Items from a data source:
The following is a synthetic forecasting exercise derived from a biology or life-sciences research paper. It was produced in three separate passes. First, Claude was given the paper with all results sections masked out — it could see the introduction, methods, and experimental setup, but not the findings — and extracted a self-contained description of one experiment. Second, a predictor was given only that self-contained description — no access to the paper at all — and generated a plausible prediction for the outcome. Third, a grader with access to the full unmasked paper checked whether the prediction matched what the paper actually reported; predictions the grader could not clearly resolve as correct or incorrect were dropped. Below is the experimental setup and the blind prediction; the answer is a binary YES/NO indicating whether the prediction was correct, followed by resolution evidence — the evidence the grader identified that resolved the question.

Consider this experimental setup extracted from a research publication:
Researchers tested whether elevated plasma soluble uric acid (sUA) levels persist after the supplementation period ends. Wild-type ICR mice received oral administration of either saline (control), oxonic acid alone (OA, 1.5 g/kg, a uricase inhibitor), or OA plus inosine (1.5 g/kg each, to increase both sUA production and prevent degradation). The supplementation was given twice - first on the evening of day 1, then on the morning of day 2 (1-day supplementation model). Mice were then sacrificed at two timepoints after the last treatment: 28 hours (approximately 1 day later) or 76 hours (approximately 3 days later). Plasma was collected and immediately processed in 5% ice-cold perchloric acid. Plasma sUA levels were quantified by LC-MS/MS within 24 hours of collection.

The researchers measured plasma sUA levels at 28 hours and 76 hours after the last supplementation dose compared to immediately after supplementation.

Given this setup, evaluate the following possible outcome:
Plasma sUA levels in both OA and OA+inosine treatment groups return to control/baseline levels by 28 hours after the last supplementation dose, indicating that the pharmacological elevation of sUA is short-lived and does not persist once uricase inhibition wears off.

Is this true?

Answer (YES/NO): NO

What needs to be done: Of the lines above, extract only those from the line with "The researchers measured" to the line with "Given this setup, evaluate", both included, exactly as written.

Result:
The researchers measured plasma sUA levels at 28 hours and 76 hours after the last supplementation dose compared to immediately after supplementation.

Given this setup, evaluate the following possible outcome:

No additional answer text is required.